Passage for review
************
MaterialDistrict

The Beautiful Furniture Designs that Generate ZERO Waste

HATTERN is an upcycling design studio based in South Korea. With the ZERO PER PROJECT, they aim to show that it is possible to make practical and beautiful products and furniture items that result in zero waste whatsover!  Ambitious for sure, but how?

Today’s efficiency oriented manufacturing methods inevitably create massive amounts of material waste. The ZERO PER PROJECT offers an alternative to standard wasteful manufacturing processing by taking on the hybrid wood technique, which does not generate offcuts (the rough ends cut off when wood is sawn). Instead, the hybrid wood technique makes use of resin to secure the cracked ends of wood pieces after putting them into a mould. The combination of wood pieced fused with resin can be recreated into various forms of product, each a totally one of a kind design.

For the wood pieces that are too small to incorporate in the stool, HATTERN instead incorporate the chips into coasters. In this way, as they explain, ‘the waste produced from the making of the product is reduced to almost 0%’

 

 

 

Comments

  1. Graham Dodd says:

    The pieces look fascinating but is this really a good direction in which to develop?
    The manufacture of the resin will have a large waste and energy footprint, which is not mentioned. And the resin is probably hydrocarbon based and in any case highly synthesised, so it should remain available as part of the Technological Cycle while the wood off-cuts should be available to the Biological Cycle, according to Cradle to Cradle principles. Unfortunately, the two classes of material have been hybridised, meaning both will next be consigned to waste. Would it not be better to compost the off-cuts, or bind them with a natural resin into fibre board class of products for use before returning to the earth as biological nutrients?
************
Dataset extract

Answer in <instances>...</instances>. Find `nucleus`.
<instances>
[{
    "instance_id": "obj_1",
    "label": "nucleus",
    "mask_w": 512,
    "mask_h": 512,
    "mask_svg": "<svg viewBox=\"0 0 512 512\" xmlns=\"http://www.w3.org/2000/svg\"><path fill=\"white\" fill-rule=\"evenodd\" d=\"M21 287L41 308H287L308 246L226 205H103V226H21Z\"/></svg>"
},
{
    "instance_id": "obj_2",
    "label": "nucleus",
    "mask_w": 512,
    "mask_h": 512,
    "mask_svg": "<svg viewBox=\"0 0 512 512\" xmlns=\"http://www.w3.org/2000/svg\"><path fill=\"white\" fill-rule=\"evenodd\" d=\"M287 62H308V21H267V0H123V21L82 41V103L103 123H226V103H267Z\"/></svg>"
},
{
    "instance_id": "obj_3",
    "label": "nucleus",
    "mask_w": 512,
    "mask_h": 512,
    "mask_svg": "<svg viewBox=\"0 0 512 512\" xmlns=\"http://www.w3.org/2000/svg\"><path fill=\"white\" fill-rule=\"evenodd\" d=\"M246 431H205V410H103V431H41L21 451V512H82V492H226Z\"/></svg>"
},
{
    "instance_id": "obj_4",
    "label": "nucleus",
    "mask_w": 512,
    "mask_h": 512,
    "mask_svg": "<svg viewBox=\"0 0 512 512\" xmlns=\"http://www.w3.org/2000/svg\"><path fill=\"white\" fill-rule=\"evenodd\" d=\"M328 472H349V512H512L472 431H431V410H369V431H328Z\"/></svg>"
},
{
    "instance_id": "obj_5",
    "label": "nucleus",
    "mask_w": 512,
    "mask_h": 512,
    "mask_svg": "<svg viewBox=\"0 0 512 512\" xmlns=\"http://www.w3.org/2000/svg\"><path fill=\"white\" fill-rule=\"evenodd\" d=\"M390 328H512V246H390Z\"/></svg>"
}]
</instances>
************
Things to do
1/ According to the zero-waste furniture article, what does HATTERN make from wood pieces too small to go into the stool?
2/ Transcribe the zero-waste furniture article word for word, everything from "The Beautiful Furniture" down to "sure, but how?".
The records have no connection to the zero-waste furniture article.

Exercise results
1/ Coasters.

2/
The Beautiful Furniture Designs that Generate ZERO Waste

HATTERN is an upcycling design studio based in South Korea. With the ZERO PER PROJECT, they aim to show that it is possible to make practical and beautiful products and furniture items that result in zero waste whatsover!  Ambitious for sure, but how?